Work task: Which lines hold the string "over"? Copy each of them from the material below.

The input:
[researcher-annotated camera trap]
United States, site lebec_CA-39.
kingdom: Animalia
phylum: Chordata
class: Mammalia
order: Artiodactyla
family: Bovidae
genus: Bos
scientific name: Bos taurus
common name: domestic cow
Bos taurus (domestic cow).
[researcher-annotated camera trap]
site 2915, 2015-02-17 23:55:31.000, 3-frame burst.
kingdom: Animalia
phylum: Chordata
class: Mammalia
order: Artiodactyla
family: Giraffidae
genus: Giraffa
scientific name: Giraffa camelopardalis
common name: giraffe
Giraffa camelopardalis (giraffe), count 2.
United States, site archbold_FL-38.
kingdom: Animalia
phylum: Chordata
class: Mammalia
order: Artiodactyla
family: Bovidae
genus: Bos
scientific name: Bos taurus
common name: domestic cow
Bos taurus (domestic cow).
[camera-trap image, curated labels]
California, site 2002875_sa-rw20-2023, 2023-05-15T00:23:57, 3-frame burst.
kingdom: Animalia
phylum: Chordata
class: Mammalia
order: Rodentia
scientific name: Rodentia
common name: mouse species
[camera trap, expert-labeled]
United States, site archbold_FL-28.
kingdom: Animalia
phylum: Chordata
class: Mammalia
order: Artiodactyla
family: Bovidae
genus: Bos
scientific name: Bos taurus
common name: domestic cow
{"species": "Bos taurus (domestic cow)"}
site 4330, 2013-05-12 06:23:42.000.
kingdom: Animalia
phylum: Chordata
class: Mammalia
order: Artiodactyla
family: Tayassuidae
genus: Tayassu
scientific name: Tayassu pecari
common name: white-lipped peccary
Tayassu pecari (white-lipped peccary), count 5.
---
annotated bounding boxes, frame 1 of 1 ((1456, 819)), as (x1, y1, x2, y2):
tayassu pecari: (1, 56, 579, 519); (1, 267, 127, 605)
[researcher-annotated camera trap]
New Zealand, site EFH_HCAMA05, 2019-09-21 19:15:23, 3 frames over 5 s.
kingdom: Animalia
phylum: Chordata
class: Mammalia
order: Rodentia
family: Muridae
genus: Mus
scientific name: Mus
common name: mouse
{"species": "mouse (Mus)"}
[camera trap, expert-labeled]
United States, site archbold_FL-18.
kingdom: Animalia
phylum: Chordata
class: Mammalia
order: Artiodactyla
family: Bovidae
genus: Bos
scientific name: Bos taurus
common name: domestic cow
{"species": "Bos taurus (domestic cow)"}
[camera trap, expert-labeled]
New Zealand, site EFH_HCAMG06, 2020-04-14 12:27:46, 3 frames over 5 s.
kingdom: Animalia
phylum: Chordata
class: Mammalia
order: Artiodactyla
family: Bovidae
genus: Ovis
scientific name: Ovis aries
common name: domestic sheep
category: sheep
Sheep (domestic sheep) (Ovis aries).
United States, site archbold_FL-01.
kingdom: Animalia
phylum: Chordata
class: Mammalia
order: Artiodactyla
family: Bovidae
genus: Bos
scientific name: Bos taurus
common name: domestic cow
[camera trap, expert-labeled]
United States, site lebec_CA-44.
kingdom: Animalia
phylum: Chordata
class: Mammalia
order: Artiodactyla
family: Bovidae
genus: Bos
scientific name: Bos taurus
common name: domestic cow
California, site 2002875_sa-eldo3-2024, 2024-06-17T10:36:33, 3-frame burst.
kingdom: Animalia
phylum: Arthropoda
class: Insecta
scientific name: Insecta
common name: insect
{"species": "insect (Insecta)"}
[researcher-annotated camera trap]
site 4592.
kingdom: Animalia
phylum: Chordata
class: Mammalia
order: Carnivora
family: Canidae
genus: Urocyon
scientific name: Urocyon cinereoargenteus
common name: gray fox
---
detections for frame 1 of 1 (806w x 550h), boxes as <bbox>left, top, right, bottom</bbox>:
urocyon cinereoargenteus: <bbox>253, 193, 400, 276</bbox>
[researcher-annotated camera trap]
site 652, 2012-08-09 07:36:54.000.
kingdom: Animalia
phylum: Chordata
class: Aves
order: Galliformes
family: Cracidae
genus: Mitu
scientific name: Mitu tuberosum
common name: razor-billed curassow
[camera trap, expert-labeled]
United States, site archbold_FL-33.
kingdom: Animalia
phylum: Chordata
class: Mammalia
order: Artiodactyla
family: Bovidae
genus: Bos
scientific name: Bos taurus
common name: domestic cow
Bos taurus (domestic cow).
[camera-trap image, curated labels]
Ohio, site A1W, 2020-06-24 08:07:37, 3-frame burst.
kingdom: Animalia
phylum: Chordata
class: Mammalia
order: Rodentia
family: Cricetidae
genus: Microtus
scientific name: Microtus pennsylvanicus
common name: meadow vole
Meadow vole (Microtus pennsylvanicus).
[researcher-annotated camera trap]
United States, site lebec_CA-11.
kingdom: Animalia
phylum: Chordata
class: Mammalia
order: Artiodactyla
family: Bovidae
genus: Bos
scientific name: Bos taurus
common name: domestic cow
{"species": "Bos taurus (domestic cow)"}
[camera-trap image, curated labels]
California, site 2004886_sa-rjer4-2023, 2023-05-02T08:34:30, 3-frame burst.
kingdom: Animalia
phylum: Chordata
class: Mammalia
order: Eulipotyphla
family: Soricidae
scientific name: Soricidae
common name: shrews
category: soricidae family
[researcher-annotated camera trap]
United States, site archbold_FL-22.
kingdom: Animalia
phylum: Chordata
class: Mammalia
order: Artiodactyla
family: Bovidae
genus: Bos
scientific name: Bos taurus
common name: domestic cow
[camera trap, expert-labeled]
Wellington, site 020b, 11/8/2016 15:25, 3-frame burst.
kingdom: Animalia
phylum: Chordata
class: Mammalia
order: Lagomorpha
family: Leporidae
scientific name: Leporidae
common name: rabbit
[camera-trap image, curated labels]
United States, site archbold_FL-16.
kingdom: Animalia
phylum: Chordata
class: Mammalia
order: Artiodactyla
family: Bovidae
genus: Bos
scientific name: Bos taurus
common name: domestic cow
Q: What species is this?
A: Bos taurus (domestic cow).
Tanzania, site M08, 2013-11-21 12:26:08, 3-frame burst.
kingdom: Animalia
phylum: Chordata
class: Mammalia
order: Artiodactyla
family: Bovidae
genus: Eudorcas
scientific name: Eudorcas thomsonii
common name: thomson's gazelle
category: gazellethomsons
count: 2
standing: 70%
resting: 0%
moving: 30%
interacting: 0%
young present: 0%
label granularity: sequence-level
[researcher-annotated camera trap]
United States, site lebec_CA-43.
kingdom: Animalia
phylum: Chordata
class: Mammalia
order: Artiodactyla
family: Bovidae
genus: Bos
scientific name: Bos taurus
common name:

Answer to the exercise:
New Zealand, site EFH_HCAMA05, 2019-09-21 19:15:23, 3 frames over 5 s.
New Zealand, site EFH_HCAMG06, 2020-04-14 12:27:46, 3 frames over 5 s.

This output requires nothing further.